§ About this task: Using the records below, filter for lines that contain the string "melampus" and copy them out.

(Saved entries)

++++++

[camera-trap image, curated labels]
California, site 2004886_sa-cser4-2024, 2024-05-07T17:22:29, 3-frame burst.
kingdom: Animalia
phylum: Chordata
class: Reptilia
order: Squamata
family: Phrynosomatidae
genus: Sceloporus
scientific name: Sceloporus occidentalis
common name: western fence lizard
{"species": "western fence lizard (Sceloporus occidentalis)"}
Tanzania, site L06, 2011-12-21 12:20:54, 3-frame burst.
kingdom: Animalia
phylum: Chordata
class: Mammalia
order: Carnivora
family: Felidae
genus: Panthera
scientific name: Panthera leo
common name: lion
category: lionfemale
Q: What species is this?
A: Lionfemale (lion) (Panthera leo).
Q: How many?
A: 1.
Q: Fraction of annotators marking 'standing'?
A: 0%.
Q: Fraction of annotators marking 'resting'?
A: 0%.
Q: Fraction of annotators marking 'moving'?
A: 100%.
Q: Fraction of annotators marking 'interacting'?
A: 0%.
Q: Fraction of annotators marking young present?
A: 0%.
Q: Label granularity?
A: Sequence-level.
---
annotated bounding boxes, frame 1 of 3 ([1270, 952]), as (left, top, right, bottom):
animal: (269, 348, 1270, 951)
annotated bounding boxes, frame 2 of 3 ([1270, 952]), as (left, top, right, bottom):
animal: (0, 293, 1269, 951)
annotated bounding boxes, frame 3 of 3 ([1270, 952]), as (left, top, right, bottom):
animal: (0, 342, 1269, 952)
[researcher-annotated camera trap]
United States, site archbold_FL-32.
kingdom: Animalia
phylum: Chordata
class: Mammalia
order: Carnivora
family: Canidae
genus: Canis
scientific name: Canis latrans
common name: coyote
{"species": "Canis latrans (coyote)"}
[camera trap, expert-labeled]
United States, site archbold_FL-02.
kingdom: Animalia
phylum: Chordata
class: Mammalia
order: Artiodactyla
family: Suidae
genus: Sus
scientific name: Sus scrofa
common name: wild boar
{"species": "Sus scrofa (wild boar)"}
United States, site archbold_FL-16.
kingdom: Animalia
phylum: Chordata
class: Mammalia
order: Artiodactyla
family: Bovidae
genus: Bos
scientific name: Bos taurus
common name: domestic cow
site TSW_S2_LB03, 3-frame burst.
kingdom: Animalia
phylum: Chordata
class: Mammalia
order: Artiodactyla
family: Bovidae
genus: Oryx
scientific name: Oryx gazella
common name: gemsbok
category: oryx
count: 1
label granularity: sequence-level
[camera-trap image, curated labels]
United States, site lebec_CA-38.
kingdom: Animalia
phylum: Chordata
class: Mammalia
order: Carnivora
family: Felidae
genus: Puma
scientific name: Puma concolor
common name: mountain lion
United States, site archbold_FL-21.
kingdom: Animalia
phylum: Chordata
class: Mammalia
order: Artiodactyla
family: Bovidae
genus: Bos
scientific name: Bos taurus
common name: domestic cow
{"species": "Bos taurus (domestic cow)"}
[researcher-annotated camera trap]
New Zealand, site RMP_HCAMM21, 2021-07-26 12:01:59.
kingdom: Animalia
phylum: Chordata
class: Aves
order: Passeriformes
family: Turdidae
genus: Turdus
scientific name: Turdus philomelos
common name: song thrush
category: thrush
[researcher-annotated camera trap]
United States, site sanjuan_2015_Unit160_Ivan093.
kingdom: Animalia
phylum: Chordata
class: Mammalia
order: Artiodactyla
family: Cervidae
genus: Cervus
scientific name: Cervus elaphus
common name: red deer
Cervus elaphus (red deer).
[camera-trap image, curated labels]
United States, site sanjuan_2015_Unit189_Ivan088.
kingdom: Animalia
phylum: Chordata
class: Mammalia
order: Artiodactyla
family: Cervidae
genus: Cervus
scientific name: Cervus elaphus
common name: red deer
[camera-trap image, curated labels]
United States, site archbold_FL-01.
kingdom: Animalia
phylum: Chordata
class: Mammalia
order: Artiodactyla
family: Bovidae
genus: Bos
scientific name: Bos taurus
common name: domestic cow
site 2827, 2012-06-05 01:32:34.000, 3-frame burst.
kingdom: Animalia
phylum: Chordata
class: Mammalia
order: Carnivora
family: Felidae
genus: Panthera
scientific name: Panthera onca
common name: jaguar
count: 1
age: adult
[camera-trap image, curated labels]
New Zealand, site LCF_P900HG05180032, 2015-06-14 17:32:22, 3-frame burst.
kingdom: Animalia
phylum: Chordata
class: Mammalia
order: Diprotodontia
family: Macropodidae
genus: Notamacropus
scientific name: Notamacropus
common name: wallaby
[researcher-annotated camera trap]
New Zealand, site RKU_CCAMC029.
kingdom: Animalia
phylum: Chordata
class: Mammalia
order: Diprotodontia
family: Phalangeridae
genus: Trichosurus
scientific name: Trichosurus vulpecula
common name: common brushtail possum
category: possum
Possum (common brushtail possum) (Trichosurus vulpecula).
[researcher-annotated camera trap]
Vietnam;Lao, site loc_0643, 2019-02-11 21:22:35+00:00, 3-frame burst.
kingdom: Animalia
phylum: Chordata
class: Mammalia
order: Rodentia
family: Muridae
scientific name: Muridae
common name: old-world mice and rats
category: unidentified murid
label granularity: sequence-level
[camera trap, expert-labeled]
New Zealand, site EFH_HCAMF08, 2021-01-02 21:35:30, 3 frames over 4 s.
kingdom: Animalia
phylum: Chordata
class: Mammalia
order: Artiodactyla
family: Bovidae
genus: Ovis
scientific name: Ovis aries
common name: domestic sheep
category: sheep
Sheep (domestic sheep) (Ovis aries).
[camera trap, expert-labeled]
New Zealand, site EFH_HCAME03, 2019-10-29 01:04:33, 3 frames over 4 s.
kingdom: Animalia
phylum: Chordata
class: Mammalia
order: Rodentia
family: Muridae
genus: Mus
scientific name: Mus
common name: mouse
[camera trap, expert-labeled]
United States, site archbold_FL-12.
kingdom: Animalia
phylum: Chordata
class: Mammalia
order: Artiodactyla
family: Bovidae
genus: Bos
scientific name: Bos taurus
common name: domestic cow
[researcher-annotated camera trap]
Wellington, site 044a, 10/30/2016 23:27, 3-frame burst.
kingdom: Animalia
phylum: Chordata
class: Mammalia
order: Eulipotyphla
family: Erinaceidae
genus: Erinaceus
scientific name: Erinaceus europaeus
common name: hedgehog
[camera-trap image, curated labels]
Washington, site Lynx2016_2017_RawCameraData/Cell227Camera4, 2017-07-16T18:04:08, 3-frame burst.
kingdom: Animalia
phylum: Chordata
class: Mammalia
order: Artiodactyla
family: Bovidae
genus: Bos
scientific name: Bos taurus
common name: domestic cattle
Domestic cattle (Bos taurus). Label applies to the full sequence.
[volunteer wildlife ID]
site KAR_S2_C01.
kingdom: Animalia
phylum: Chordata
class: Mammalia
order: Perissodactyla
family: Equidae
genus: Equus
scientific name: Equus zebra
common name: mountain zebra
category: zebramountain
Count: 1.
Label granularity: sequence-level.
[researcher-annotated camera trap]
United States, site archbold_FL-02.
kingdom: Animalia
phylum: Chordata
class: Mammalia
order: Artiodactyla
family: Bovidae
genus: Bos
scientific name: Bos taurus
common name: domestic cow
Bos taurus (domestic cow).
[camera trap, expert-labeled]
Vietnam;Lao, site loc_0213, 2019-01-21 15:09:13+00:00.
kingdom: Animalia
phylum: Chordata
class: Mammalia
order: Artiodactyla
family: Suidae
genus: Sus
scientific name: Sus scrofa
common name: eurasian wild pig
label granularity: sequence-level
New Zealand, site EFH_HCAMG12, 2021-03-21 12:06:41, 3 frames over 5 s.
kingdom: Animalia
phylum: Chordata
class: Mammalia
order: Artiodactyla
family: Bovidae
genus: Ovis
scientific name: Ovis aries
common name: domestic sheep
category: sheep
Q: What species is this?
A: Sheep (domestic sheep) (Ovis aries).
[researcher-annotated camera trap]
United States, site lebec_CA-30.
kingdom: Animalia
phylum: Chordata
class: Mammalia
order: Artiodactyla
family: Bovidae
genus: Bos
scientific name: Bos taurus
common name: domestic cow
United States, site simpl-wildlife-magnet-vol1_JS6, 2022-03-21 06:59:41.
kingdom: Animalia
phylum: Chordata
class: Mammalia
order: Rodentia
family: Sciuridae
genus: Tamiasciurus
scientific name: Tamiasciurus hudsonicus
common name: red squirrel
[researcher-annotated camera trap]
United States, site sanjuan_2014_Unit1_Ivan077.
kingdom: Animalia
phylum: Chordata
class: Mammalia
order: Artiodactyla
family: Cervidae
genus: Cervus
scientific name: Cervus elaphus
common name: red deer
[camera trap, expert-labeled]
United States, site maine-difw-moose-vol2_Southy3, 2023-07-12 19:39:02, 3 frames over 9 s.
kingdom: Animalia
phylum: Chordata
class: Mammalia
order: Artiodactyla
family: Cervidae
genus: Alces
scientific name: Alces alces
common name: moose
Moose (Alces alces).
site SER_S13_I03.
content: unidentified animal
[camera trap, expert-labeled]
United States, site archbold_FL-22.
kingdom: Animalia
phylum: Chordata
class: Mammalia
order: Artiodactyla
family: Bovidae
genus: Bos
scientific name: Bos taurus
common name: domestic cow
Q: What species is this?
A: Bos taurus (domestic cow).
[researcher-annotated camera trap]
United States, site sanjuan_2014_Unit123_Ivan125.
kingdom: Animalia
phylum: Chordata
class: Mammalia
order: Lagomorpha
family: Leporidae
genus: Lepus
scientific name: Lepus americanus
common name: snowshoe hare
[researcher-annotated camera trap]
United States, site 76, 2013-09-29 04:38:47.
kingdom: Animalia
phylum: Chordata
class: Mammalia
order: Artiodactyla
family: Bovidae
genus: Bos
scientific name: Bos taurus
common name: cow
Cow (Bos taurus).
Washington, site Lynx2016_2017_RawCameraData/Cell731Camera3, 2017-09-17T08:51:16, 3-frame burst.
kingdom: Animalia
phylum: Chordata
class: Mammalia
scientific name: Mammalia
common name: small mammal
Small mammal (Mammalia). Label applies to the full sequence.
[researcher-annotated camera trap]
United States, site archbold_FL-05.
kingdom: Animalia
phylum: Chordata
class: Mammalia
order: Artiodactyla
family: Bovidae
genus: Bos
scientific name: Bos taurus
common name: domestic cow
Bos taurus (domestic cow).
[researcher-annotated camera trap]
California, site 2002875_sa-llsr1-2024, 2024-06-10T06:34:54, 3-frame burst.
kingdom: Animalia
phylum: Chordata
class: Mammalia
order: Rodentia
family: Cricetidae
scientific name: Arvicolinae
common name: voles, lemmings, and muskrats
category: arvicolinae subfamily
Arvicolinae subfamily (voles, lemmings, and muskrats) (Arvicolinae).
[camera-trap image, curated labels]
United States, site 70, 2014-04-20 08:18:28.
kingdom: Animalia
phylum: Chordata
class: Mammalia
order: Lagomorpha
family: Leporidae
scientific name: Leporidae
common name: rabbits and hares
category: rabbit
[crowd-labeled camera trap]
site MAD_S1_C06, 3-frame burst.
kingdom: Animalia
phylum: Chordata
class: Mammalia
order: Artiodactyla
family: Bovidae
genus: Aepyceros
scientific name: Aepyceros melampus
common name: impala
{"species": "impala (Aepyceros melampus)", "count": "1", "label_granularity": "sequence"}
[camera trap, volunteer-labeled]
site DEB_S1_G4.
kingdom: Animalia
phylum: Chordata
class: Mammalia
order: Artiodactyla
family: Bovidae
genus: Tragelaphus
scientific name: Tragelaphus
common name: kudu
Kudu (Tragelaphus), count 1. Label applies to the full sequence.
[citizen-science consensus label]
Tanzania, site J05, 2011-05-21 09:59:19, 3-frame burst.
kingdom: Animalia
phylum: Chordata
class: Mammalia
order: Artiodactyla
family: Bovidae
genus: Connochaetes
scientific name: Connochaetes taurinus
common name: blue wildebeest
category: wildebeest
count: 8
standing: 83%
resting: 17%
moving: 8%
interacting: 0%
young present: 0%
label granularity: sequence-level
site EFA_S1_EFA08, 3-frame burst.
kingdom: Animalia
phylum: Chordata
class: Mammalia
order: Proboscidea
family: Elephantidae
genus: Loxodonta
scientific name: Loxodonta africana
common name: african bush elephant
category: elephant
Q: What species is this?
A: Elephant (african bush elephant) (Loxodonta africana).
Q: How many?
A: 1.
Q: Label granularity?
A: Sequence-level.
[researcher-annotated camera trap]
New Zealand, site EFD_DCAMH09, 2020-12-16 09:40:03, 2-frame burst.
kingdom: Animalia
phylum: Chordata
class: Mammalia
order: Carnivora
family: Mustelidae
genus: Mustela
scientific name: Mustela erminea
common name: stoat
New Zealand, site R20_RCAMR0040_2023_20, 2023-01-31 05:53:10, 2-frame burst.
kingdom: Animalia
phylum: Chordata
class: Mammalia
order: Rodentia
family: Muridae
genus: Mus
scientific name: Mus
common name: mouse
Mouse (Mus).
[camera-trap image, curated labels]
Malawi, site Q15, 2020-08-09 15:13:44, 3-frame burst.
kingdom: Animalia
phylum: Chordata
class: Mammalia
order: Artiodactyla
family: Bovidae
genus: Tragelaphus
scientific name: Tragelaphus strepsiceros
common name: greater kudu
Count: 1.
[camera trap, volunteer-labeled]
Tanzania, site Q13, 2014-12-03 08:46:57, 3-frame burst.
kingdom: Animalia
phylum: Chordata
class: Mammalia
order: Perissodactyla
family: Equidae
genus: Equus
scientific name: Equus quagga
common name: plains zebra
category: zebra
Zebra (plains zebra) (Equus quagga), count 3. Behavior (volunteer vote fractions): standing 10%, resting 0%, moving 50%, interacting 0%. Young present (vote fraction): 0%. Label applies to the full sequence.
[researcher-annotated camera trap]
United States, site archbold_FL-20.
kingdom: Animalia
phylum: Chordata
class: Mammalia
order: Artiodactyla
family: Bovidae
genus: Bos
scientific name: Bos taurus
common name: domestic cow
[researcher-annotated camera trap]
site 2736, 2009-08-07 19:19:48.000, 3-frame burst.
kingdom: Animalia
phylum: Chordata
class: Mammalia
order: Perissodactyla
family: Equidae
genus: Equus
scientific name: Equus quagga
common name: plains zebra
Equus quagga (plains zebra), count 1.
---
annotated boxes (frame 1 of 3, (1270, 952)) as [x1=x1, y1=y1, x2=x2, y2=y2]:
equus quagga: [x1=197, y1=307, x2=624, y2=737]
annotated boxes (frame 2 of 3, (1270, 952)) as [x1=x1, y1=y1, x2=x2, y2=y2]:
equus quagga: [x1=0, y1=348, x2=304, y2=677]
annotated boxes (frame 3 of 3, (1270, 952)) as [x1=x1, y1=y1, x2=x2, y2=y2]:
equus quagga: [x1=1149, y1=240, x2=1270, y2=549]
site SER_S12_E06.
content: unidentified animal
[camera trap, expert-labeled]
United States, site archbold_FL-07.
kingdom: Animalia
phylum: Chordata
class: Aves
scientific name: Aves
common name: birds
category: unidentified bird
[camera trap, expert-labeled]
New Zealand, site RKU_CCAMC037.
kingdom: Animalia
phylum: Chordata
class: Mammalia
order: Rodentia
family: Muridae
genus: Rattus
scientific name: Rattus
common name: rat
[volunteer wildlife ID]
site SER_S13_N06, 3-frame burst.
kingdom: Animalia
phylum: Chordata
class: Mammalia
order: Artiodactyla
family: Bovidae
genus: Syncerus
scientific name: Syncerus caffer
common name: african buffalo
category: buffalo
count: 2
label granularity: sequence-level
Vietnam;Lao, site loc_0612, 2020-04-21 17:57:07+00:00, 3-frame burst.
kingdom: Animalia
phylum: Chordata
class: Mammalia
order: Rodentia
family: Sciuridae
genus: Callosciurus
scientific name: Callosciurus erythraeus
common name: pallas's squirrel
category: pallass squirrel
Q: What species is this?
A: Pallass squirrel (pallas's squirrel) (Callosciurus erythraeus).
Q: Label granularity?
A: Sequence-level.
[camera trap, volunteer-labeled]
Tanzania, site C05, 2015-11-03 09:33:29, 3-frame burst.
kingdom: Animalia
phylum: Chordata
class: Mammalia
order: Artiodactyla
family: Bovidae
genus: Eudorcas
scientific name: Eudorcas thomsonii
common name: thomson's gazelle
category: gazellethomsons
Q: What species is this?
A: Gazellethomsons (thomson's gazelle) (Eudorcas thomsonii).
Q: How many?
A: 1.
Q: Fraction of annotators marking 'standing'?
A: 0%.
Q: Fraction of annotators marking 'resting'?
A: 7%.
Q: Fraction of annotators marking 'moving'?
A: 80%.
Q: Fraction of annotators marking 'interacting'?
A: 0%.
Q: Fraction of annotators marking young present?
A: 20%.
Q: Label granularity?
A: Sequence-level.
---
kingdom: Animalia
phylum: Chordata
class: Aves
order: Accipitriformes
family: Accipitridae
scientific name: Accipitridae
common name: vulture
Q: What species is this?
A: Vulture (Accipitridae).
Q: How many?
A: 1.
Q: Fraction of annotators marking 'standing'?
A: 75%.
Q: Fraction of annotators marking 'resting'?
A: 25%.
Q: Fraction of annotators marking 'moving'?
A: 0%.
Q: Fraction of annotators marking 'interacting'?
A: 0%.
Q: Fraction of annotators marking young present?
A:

++++++

§ Completed exercise:
scientific name: Aepyceros melampus
{"species": "impala (Aepyceros melampus)", "count": "1", "label_granularity": "sequence"}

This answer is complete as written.